По выражению лица Брайана стало ясно – меньше всего ему хочется заниматься чаем, но он встал и вышел из комнаты вместе с Кейт. Наверняка сейчас пожалуется, как следаки третируют их, простых патрульных. Рэй не стал об этом думать.
– Простите, что приходится вас беспокоить, но нам сейчас очень важно получить как можно больше информации.
Мать Джейкоба кивнула, по-прежнему глядя на рюкзачок.
– Я так понял, номера машины вы не заметили?
– Все случилось очень быстро, – проговорила она, и эти слова словно открыли невидимые шлюзы. – Джейкоб рассказывал о школе, а тут… Я выпустила его руку буквально на секунду… – Она сильнее затянула шнур на запястье. – Так быстро… Машина просто летела…

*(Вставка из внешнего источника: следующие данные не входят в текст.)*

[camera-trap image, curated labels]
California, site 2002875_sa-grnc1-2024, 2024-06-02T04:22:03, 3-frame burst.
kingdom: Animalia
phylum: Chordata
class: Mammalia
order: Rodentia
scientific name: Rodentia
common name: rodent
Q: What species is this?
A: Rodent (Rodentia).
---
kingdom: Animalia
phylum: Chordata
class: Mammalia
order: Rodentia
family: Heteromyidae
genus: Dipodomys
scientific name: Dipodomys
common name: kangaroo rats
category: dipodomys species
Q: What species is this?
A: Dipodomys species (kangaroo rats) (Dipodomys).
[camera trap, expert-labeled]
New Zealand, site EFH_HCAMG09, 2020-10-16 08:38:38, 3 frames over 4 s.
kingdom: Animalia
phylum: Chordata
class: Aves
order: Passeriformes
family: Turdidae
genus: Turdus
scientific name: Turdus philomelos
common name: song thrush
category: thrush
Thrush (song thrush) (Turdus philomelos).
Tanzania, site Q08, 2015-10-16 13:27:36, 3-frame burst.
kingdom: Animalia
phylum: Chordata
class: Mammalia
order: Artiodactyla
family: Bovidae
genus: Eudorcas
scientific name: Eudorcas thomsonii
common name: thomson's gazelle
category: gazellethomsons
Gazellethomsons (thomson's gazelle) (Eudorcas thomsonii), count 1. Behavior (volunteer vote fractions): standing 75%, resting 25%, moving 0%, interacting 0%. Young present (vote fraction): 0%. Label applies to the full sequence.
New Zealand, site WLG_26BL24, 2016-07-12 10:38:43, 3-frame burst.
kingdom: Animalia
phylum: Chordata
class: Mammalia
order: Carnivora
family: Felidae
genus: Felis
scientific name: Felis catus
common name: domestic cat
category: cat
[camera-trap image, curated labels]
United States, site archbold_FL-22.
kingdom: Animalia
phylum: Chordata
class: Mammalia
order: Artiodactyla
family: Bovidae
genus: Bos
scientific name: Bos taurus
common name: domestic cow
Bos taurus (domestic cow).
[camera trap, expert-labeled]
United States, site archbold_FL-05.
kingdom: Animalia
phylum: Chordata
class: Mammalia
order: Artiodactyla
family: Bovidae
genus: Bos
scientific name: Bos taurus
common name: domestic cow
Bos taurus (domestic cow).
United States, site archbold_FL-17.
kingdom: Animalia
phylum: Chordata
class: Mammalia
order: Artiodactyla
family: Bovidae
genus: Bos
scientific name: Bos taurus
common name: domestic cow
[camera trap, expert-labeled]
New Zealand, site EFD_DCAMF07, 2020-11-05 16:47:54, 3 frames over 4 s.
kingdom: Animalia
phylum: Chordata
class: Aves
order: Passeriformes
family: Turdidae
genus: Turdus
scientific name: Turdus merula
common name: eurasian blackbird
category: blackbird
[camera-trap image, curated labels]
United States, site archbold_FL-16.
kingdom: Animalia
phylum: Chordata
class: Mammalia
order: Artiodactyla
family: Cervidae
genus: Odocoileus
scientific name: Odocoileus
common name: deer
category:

Она отвечала на вопросы тихо, не выдавая огромного горя, которое не могла не чувствовать. Рэй не любил трогать человека в таком состоянии, но выбора у него не оставалось.
– А кто был за рулем?
– Я не видела.
– Пассажиры в машине были?
– Я внутрь не заглядывала, – это прозвучало монотонно и как-то безжизненно.
– Понятно, – отозвался Рэй. И как прикажете работать, черт побери?
Женщина поглядела на него:
– Вы же его найдете? Того, кто задавил Джейкоба? Найдете? – Ее голос дрогнул, и слова перешли в утробный стон. Несчастная мать согнулась, прижимая к животу школьный рюкзак, и у Рэя все сжалось в груди. Он глубоко вздохнул, справляясь с эмоциями.
– Мы сделаем все возможное, – ответил он, презирая себя за эту избитую фразу.
Из кухни вернулась Кейт, за которой шел Брайан с кружкой чая.
– Ну что, может, я все-таки закончу брать показания? – спросил он.
«Ты имел в виду – прекрати расстраивать мою свидетельницу», – подумал Рэй.
– Пожалуйста. Простите, что помешал. Кейт, мы все узнали?
Девушка кивнула. Она была бледна, и Рэй подумал, уж не расстроил ли ее Брайан. Через год Рэй будет видеть ее насквозь, как остальных своих сотрудников, но пока он ее еще не раскусил. Впрочем, прямолинейности ей было не занимать, в чем Рэй имел случай убедиться: на совещаниях Кейт не боялась высказать свою точку зрения и быстро училась.
Выйдя на улицу, детективы молча пошли к машине.
– Ты в порядке? – зачем-то спросил Рэй. Кейт шла, стиснув зубы, и в ее лице не было ни кровинки.
– В полном, – отозвалась девушка, но голос у нее звучал сипло, и Рэй понял, что она сдерживает слезы.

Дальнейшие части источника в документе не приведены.